本当に見たいのは、購入された番号の分布です。
たとえば、
購入された番号のうち、全部バラバラが何%か
重複ありの番号が何%か
ゾロ目がどれくらい買われているか
セットやボックスで重複数字がどれくらい選ばれているか
などです。
ただし、一般に購入番号の全体分布は公開されていないため、直接確認するのは難しいです。
その代わり、当せん時の口数や配当を見ることで、間接的に人気を推測できます。
直口数
セット直口
ボックス口
セット箱口
配当
販売額
これらを見れば、その番号がどの買い方でどれくらい選ばれていたのかを考える材料になります。
重複数字を避ける心理は、予想ではなく配当分析に使う
ここで間違えてはいけないのは、心理傾向を当せん予想に使いすぎないことです。
人が重複数字を避けやすいからといって、重複数字が次に出やすくなるわけではありません。
抽せんは購入者の心理とは関係なく行われます。
そのため、
人が避けるから重複数字が出やすい
バラ数字は買われやすいから出にくい
という考え方は正しくありません。
心理傾向が関係するのは、あくまで配当です。
人が多く買う番号
→ 当たったときに配当が低くなりやすい
人があまり買わない番号
→ 当たったときに配当が高くなりやすい
つまり、重複数字を避ける心理は、当てるための予想ではなく、配当や人気数字を見るための視点として使うのが自然です。
まとめ
人間は、ランダムに数字を選ぼうとするとき、同じ数字の繰り返しを避けやすい傾向があるとされています。
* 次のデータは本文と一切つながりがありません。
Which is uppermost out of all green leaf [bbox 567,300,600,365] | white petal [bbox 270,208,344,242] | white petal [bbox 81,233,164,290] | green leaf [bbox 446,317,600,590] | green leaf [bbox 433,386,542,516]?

これは、同じ数字が続くと「ランダムに見えない」と感じやすいからです。
ナンバーズ4でも、4ケタの数字を自分で選ぶときに、
同じ数字は避けたい
全部バラバラにしたい
ゾロ目は出にくそう
重複数字は偏って見える
と考える人がいても不思議ではありません。
ただし、ナンバーズ4では、ストレートで見る限り、どの4ケタも当せん確率は同じです。
1111
1234
3588
6120
これらの確率に差はありません。
違いが出る可能性があるのは、当せん確率ではなく、買われやすさと配当です。
人間が重複を避けやすいなら、バラ数字は自然に選ばれやすい可能性があります。
一方で、ゾロ目や88のような特徴的な数字は、覚えやすさや縁起の良さから人気になることもあります。
そのため、ナンバーズ4の配当分析では、単に「出やすい数字」を見るだけでなく、
全部バラバラの数字か
重複数字を含むか
ゾロ目や連番があるか
ストレートで買われたのか
ボックスやセットで買われたのか
を合わせて見ると、人気数字の正体がより分かりやすくなります。
重複数字を避ける心理は、当せんを予想するためではなく、ナンバーズ4の配当や買われやすさを読むための面白い視点です。
過去データを見るときは、当せん番号そのものだけでなく、人がどのような数字を選びやすいのかにも注目してみると、ナンバーズ4の分析がさらに深くなります。